◆ ACTIVITY
Each line of the listing below should come back exactly as it is.

◆ INFORMATION

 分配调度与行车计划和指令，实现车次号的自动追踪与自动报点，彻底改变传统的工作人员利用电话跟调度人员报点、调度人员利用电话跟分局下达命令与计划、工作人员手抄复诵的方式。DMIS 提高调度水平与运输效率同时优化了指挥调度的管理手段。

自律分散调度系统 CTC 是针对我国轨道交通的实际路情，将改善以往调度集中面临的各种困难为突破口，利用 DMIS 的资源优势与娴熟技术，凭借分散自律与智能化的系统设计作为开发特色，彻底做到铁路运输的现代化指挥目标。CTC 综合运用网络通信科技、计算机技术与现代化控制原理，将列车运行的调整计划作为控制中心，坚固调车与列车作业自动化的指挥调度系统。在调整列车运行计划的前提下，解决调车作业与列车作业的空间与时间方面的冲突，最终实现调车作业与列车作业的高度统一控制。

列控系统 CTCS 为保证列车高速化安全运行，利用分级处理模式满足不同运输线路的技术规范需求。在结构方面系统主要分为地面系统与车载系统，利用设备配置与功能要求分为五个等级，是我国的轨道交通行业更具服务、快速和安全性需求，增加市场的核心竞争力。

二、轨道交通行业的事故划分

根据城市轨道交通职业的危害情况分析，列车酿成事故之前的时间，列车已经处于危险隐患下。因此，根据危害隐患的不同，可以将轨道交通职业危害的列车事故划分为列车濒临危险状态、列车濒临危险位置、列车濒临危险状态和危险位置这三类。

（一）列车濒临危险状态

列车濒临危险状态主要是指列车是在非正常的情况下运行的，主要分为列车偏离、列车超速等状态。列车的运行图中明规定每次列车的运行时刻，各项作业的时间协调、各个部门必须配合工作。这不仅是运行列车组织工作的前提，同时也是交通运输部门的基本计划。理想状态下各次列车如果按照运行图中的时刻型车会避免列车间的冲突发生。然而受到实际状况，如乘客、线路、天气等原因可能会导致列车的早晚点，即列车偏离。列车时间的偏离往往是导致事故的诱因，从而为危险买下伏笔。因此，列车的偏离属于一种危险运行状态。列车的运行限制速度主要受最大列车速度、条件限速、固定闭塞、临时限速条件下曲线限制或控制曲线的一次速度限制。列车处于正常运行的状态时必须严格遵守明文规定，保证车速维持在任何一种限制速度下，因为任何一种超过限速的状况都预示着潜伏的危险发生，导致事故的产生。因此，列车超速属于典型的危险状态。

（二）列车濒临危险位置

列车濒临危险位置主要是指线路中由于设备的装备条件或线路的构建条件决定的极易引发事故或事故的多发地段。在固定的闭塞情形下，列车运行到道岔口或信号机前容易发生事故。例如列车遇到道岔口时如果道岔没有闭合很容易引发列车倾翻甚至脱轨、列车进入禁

◆ RESULT BELOW
 分配调度与行车计划和指令，实现车次号的自动追踪与自动报点，彻底改变传统的工作人员利用电话跟调度人员报点、调度人员利用电话跟分局下达命令与计划、工作人员手抄复诵的方式。DMIS 提高调度水平与运输效率同时优化了指挥调度的管理手段。

自律分散调度系统 CTC 是针对我国轨道交通的实际路情，将改善以往调度集中面临的各种困难为突破口，利用 DMIS 的资源优势与娴熟技术，凭借分散自律与智能化的系统设计作为开发特色，彻底做到铁路运输的现代化指挥目标。CTC 综合运用网络通信科技、计算机技术与现代化控制原理，将列车运行的调整计划作为控制中心，坚固调车与列车作业自动化的指挥调度系统。在调整列车运行计划的前提下，解决调车作业与列车作业的空间与时间方面的冲突，最终实现调车作业与列车作业的高度统一控制。

列控系统 CTCS 为保证列车高速化安全运行，利用分级处理模式满足不同运输线路的技术规范需求。在结构方面系统主要分为地面系统与车载系统，利用设备配置与功能要求分为五个等级，是我国的轨道交通行业更具服务、快速和安全性需求，增加市场的核心竞争力。

二、轨道交通行业的事故划分

根据城市轨道交通职业的危害情况分析，列车酿成事故之前的时间，列车已经处于危险隐患下。因此，根据危害隐患的不同，可以将轨道交通职业危害的列车事故划分为列车濒临危险状态、列车濒临危险位置、列车濒临危险状态和危险位置这三类。

（一）列车濒临危险状态

列车濒临危险状态主要是指列车是在非正常的情况下运行的，主要分为列车偏离、列车超速等状态。列车的运行图中明规定每次列车的运行时刻，各项作业的时间协调、各个部门必须配合工作。这不仅是运行列车组织工作的前提，同时也是交通运输部门的基本计划。理想状态下各次列车如果按照运行图中的时刻型车会避免列车间的冲突发生。然而受到实际状况，如乘客、线路、天气等原因可能会导致列车的早晚点，即列车偏离。列车时间的偏离往往是导致事故的诱因，从而为危险买下伏笔。因此，列车的偏离属于一种危险运行状态。列车的运行限制速度主要受最大列车速度、条件限速、固定闭塞、临时限速条件下曲线限制或控制曲线的一次速度限制。列车处于正常运行的状态时必须严格遵守明文规定，保证车速维持在任何一种限制速度下，因为任何一种超过限速的状况都预示着潜伏的危险发生，导致事故的产生。因此，列车超速属于典型的危险状态。

（二）列车濒临危险位置

列车濒临危险位置主要是指线路中由于设备的装备条件或线路的构建条件决定的极易引发事故或事故的多发地段。在固定的闭塞情形下，列车运行到道岔口或信号机前容易发生事故。例如列车遇到道岔口时如果道岔没有闭合很容易引发列车倾翻甚至脱轨、列车进入禁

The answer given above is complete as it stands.